::: Material to process

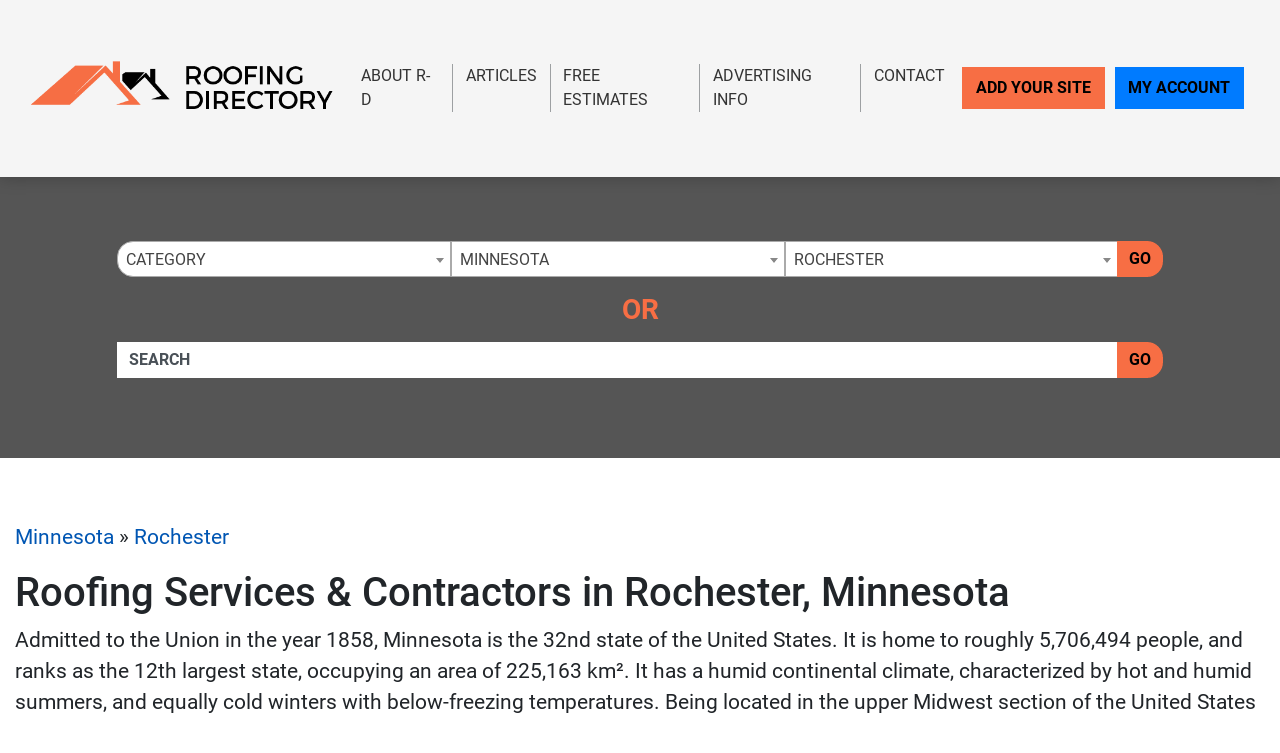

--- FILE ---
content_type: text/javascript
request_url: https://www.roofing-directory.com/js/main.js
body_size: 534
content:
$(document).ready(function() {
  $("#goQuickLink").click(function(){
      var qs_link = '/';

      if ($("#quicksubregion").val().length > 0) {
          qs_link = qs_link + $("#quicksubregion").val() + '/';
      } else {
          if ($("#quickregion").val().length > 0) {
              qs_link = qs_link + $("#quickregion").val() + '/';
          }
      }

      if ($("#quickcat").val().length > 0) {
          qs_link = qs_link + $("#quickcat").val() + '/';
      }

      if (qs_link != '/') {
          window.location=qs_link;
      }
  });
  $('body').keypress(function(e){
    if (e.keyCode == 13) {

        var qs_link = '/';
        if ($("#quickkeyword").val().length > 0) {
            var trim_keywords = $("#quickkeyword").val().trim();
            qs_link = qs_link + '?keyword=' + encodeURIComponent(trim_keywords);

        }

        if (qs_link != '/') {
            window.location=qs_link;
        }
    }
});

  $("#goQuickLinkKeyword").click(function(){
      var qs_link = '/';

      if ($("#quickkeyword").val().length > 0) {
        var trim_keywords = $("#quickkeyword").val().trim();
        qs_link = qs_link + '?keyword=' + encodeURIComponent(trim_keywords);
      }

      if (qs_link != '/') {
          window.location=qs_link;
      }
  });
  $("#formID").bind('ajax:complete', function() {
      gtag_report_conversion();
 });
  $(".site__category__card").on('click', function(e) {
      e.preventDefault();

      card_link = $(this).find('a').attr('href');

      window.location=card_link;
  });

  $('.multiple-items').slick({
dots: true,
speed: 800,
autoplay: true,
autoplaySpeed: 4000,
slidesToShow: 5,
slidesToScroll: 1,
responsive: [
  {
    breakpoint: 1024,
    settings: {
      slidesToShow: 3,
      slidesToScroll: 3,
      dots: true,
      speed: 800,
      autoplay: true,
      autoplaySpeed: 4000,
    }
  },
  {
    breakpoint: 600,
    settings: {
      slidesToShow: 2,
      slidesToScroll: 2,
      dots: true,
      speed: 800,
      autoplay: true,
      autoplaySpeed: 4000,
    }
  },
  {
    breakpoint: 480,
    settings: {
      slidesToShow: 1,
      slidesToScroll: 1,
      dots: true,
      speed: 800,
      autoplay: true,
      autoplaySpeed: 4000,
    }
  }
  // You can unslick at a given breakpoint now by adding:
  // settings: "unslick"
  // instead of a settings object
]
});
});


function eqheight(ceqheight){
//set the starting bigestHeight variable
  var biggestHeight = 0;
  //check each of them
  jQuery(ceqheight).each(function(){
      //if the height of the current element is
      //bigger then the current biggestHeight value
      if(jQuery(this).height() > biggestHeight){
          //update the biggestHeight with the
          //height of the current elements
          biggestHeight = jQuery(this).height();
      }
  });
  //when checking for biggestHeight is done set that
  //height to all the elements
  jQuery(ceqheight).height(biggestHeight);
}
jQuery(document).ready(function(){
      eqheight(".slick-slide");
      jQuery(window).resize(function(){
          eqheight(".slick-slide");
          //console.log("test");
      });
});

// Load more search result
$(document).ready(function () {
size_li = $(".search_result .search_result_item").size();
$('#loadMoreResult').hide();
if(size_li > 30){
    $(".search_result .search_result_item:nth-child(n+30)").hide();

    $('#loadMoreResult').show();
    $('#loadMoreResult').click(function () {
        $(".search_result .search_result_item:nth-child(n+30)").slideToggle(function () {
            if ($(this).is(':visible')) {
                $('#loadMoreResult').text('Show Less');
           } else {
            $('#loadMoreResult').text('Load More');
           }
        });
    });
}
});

::::::
::: Material to process

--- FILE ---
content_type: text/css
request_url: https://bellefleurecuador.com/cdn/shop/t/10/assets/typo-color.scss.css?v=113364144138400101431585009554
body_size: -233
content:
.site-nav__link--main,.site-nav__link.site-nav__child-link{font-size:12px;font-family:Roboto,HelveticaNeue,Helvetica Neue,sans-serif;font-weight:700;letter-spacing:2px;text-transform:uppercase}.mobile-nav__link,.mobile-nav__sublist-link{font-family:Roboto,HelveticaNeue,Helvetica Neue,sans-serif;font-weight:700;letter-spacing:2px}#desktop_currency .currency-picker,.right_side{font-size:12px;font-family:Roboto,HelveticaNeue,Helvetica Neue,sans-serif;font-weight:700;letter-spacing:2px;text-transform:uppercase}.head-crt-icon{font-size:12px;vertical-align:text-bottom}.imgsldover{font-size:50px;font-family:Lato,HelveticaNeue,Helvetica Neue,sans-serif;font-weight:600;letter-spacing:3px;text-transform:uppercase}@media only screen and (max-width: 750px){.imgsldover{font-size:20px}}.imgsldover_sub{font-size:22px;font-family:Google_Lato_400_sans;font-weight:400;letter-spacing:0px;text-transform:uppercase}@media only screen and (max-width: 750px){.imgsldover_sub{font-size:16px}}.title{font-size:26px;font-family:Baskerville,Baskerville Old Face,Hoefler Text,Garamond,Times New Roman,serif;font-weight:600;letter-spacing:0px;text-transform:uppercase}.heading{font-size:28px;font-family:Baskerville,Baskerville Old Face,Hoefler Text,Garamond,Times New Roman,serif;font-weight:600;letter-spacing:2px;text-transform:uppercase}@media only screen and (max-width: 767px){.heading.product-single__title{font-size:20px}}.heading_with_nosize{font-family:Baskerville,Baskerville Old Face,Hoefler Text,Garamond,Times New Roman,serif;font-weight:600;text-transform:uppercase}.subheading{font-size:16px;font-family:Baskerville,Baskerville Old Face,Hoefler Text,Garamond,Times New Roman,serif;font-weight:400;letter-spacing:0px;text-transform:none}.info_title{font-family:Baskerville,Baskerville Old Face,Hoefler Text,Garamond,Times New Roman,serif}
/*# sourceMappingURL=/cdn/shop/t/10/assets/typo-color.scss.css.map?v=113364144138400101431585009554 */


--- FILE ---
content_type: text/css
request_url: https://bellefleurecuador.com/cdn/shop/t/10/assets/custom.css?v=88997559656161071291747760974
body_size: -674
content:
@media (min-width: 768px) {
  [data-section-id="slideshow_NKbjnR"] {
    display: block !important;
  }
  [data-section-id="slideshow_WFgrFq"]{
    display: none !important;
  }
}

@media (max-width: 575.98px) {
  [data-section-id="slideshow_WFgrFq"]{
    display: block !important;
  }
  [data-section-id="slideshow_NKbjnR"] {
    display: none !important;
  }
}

::::::

- **Task goal**: If a line in the records contains the string "window", copy it out.

- **Result**:
          window.location=qs_link;
            window.location=qs_link;
          window.location=qs_link;
      window.location=card_link;
      jQuery(window).resize(function(){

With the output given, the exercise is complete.